LG : On peut dire qu'un projet en amène un autre (6 autres !), mais il me devient très difficile de tout conjuguer car je suis plutôt seul à les mener... Un mi-temps ne serait pas superflu alors je crois que je vais m'économiser et ralentir sur les projets l'an prochain en 2013-2014. Pour l'heure, actuellement, je me proposerais sans doute d'accompagner les élèves dans la recherche de stages professionnels en liaison avec l'EDD et l'évènement « Nantes capitale verte de l'Europe ».

CP : Du point de vues des élèves, des familles, quelles « retombées »?

LG : C'est variable selon les classes mais tous les élèves partagent une attraction évidente pour rencontrer des professionnels et donner du sens concret aux contenus pédagogiques. L'aspect de la continuité des savoirs sur 2 ans (4ème et 3ème) est primordial et assure une cohésion de la transmission.
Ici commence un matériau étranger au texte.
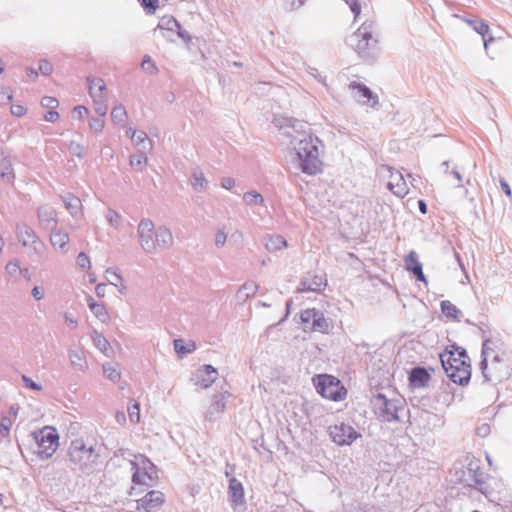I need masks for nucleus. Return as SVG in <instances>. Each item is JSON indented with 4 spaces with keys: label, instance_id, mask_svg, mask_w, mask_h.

La mise en relation de plusieurs matières participe également à cette cohésion mais ce qui fait aujourd'hui le plus défaut, à mon sens.

Les familles ne s'associent que de façon minoritaire, malgré une publication dans le journal de quartier.

CP : Quelques mots sur votre motivation à la participation au forum ?

L'EDD est un facteur de réussite pour un monde en perte de sens comme le nôtre : un débat (une escarmouche plutôt) a eu lieu sur l'enseignement de la morale laïque, et pas une fois l'EDD n'a été signalée. Or, qu'est-elle sinon la prise en compte de l'autre et des interactions de notre monde de manière globale, et ce en proposant des actions locales de résolutions des problèmes ?

J'espère qu'un jour, l'EDD sera un ferment éducatif au territoire européen, une cohésion des actions pédagogiques dans une mise en oeuvre libre du carcan administratif. Notre schéma français d'éducation est bien trop artificiel, coupé du monde moderne : faire de l'élève un acteur de son apprentissage et du professeur un citoyen actif et reconnu car en liaison constante avec son territoire seraient mes deux priorités à l'heure actuelle.

Mon but est aujourd'hui de rechercher des passionnés comme moi, afin d'échanger sur ces pratiques, de créer les premières étapes d'un réseau national en instaurant un ordre de priorités, afin de comparer ce qui est mis réellement en place dans les Académies, derrière les effets d'annonce.